During a long bicycle race, the leading rider falls and lies shaking in a seizure. He has "bonked", or passed out from low blood sugar. Your brain gets almost all its fuel from sugar in your bloodstream. When your blood sugar level drops, your brain cannot get enough fuel to function properly and you feel tired and confused and can pass out. There is only enough sugar in your bloodstream to last three minutes. To keep your blood sugar level from dropping, your liver has to constantly release sugar from its cells into your bloodstream, but there is only enough sugar in your liver to last 12 hours at rest. During exercise, your muscles draw sugar from your bloodstream at a rapid rate. Your liver can run out of its stored sugar and your blood sugar level can drop and you "bonk". This is common in bicycle races when a rider does not eat frequently, but is rare in long distance running races.

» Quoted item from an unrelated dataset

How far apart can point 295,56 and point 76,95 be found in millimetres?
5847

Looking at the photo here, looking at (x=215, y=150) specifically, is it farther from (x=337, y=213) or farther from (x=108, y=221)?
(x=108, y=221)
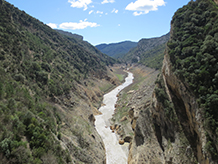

When you run, your leg muscles are damaged from the constant pounding on the roads and you must slow down. However, you pedal in a smooth rotary motion which does not damage your muscles, so you can continue to use up blood sugar at a rapid rate for a much longer time. To prevent your blood sugar from dropping too low during exercise that lasts more than a couple of hours, you need to take in calories while you exercise. It doesn't matter whether you eat carbohydrates, fats or protein; your body makes sugar from any food source.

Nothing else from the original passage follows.